It never fails. I have a new task to complete. I have never done it before. My immediate response is to feel the bottom drop right out of my stomach and render a strong queasy sensation. I am charting the unknown and looking for help getting beyond the negative mind. This sinking feeling is so familiar… I feel it is even ancestral. For me, the path to the unknown is charted in a thousand, thousand moments like this. This deep-seated “no” is built into the very foundation of the stones laid in this path.
Here’s the thing. That survival impulse to check myself has kept me and all those that came before me alive. However, it does not have to define the path itself. It can reflect part of its character.

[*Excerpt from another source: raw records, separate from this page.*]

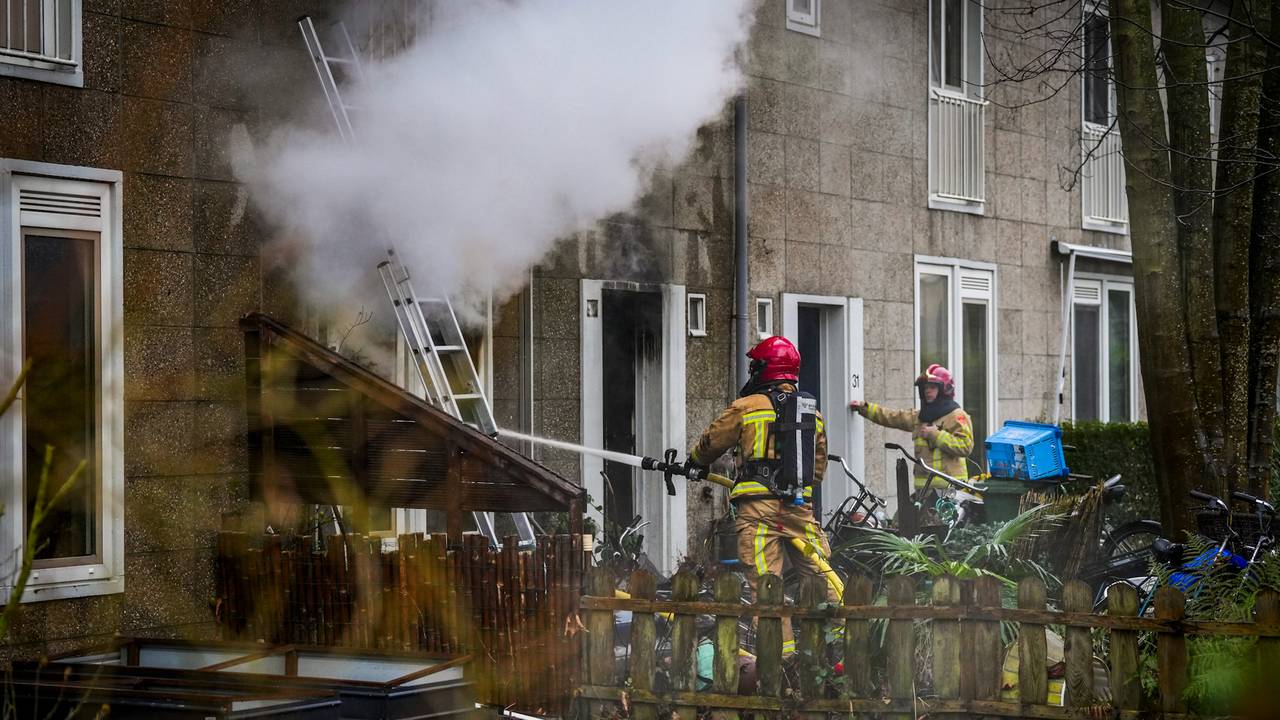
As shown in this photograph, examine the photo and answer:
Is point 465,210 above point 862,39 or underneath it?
underneath

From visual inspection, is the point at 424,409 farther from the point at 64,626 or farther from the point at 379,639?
the point at 64,626

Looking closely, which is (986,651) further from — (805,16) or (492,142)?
(805,16)

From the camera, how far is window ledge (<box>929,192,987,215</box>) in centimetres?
1529

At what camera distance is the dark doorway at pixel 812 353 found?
46.3 feet

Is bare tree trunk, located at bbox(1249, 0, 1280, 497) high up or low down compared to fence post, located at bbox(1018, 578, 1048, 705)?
up

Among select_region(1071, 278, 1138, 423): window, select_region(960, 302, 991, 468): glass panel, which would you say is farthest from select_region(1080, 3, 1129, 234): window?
select_region(960, 302, 991, 468): glass panel

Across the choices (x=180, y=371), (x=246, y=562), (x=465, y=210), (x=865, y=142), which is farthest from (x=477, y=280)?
(x=865, y=142)

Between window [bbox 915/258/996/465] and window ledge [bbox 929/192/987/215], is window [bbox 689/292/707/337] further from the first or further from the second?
window ledge [bbox 929/192/987/215]

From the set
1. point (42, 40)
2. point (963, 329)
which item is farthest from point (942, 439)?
point (42, 40)

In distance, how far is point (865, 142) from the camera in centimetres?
1438

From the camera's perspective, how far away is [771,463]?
8.76m

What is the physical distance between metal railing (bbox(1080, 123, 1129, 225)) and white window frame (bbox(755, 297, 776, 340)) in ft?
19.7

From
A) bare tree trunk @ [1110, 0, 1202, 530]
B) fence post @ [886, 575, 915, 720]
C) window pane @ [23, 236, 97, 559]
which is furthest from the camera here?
bare tree trunk @ [1110, 0, 1202, 530]

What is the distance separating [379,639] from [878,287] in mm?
8409
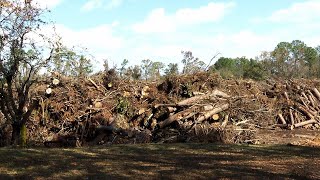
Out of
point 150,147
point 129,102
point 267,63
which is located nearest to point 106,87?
point 129,102

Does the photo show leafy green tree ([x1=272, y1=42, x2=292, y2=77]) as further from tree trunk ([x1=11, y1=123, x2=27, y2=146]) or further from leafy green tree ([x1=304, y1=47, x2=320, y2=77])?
tree trunk ([x1=11, y1=123, x2=27, y2=146])

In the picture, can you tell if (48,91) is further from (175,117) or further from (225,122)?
(225,122)

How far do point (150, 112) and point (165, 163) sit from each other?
7678 mm

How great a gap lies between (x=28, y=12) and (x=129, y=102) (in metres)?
5.59

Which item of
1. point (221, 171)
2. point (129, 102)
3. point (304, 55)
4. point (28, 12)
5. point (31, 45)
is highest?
point (304, 55)

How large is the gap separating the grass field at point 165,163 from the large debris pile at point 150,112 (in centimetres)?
383

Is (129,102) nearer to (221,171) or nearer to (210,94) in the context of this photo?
(210,94)

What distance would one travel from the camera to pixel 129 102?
15.9 metres

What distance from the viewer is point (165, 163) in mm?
7957

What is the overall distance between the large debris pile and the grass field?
3825 mm

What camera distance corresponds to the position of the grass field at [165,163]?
684cm

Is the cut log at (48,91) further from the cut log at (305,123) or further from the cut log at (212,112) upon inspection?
the cut log at (305,123)

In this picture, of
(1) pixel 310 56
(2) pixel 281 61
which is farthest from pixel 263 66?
(1) pixel 310 56

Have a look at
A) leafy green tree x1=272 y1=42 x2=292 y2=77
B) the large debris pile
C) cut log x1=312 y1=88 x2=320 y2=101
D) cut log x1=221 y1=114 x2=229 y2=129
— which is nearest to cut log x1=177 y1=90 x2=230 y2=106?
the large debris pile
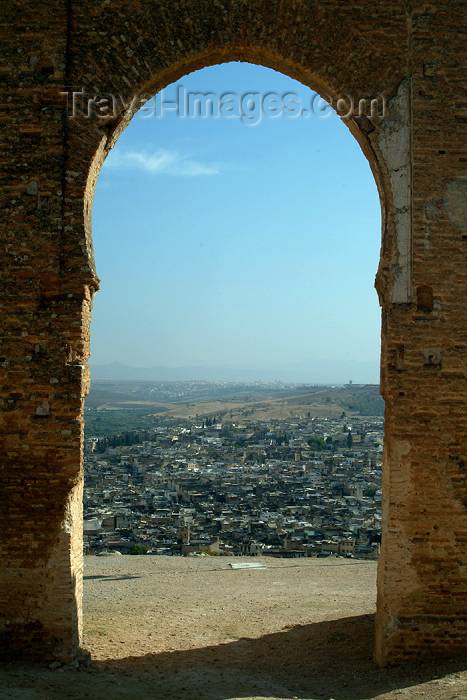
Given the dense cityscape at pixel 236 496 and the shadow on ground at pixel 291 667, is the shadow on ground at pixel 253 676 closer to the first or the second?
the shadow on ground at pixel 291 667

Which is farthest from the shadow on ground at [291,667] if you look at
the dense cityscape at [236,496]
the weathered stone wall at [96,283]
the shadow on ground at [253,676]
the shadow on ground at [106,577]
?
the dense cityscape at [236,496]

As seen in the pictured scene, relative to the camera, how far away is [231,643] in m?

I feel that hesitancy. “Not THIS(!)Elizabeth!” I honor its cautionary tale and sent it some gratitude. Then I take a breath and let it out. I look forward into the field of possibilities before me.
“You will fail.”
I send a prayer out for courage.
“Yes. That is a distinct possibility.”
“You WILL fail.”
“Okay. I heard you the first time. Thank you for sharing and making sure I heard you.”
I send another prayer out for peace and confidence.
Then, even with trepidation coloring my footsteps, I take a tenuous step forward.
I place my foot carefully.
The ground seems firm enough. No shaky stones waiting to unbalance me…
And that is often how I move forward.
The path is unknown. I have no clue exactly where to step except forward, gingerly, carefully, yet most assuredly. My negative mind has a point… but only to a point. I have learned to respect, yet not believe everything my mind tells me.